▸ **What to do**: Extend the CropNet package description, picking up right after its last sentence.

▸ **Document segment**:
........
Metadata-Version: 2.1
Name: cropnet
Version: 0.1.6
Summary: A Python package for the CropNet dataset
Author: Anonymous AI4Science
Author-email: anonymous.ai4science@gmail.com
License: Free for non-commercial use
Classifier: Development Status :: 3 - Alpha
Classifier: Intended Audience :: Science/Research
Classifier: License :: Free for non-commercial use
Classifier: Operating System :: MacOS
Classifier: Operating System :: POSIX :: Linux
Classifier: Programming Language :: Python :: 3.7
Classifier: Programming Language :: Python :: 3.8
Classifier: Programming Language :: Python :: 3.9
Classifier: Programming Language :: Python :: 3.10
Description-Content-Type: text/markdown

# CropNet

CropNet is an open, large-scale, and deep learning-ready dataset, specifically targeting climate change-aware crop yield predictions for the contiguous United States (U.S.) continent at the county level. It is composed of three modalities of data, i.e., Sentinel-2 Imagery, WRF-HRRR Computed Dataset, and USDA Crop Dataset, aligned in both the spatial and temporal domains, for over 2200 U.S. counties spanning 6 years (2017-2022). It is expected to facilitate researchers in developing deep learning models for timely and precisely predicting crop yields at the county level, by accounting for the effects of both short-term growing season weather variations and long-term climate change on crop yields.



## Overview

The CropNet dataset is composed of three modalities of data, i.e., Sentinel-2 Imagery, WRF-HRRR Computed Dataset, and USDA Crop Dataset, spanning from 2017 to 2022 (i.e., 6 years) across 2291 U.S. counties.
........
▸ **Material supplied**:
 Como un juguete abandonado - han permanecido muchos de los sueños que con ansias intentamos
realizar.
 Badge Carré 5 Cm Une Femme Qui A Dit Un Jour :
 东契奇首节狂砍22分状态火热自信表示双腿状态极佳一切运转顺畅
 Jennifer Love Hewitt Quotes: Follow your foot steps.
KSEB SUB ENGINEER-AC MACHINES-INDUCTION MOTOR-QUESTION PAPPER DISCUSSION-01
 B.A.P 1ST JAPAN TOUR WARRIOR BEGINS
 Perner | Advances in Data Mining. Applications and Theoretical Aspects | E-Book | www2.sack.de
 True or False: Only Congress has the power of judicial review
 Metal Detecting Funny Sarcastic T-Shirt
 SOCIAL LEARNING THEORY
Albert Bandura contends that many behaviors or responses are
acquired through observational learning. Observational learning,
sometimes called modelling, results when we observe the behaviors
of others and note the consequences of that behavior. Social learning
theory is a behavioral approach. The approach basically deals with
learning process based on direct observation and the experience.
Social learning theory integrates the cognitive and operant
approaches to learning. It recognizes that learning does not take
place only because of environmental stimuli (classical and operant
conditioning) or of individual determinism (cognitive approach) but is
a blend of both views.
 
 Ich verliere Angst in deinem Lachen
........
▸ **Exercise output**:
- The dataset is available at [Google Drive](https://drive.google.com/drive/folders/1Js98GAxf1LeAUTxP1JMZZIrKvyJStDgz)

- The tutorials for each modality of data are availbale at [Github](https://anonymous.4open.science/r/CropNet)

  

#### Sentinel-2 Imagery

The Sentinel-2 Imagery, obtained from the [Sentinel-2 mission](https://sentinel.esa.int/web/sentinel/missions/sentinel-2), provides high-resolution satellite images for monitoring crop growth on the ground. It contains 224x224 RGB satellite images, with a spatial resolution of 9x9 km, and a revisit frequency of 14 days. 

#### WRF-HRRR Computed Dataset

The WRF-HRRR Computed Dataset, sourced from the [WRF-HRRR model](https://home.chpc.utah.edu/~u0553130/Brian_Blaylock/hrrr_FAQ.html), contains daily and monthly meteorological parameters, with the former and the latter designed for capturing the direct effects of short-term growing season weather variations on crop growth, and for learning the indirect impacts of long-term climate change on crop yields, respectively. It contains 9 meteorological parameters gridded at 9 km in a one-day (and one-month) interval.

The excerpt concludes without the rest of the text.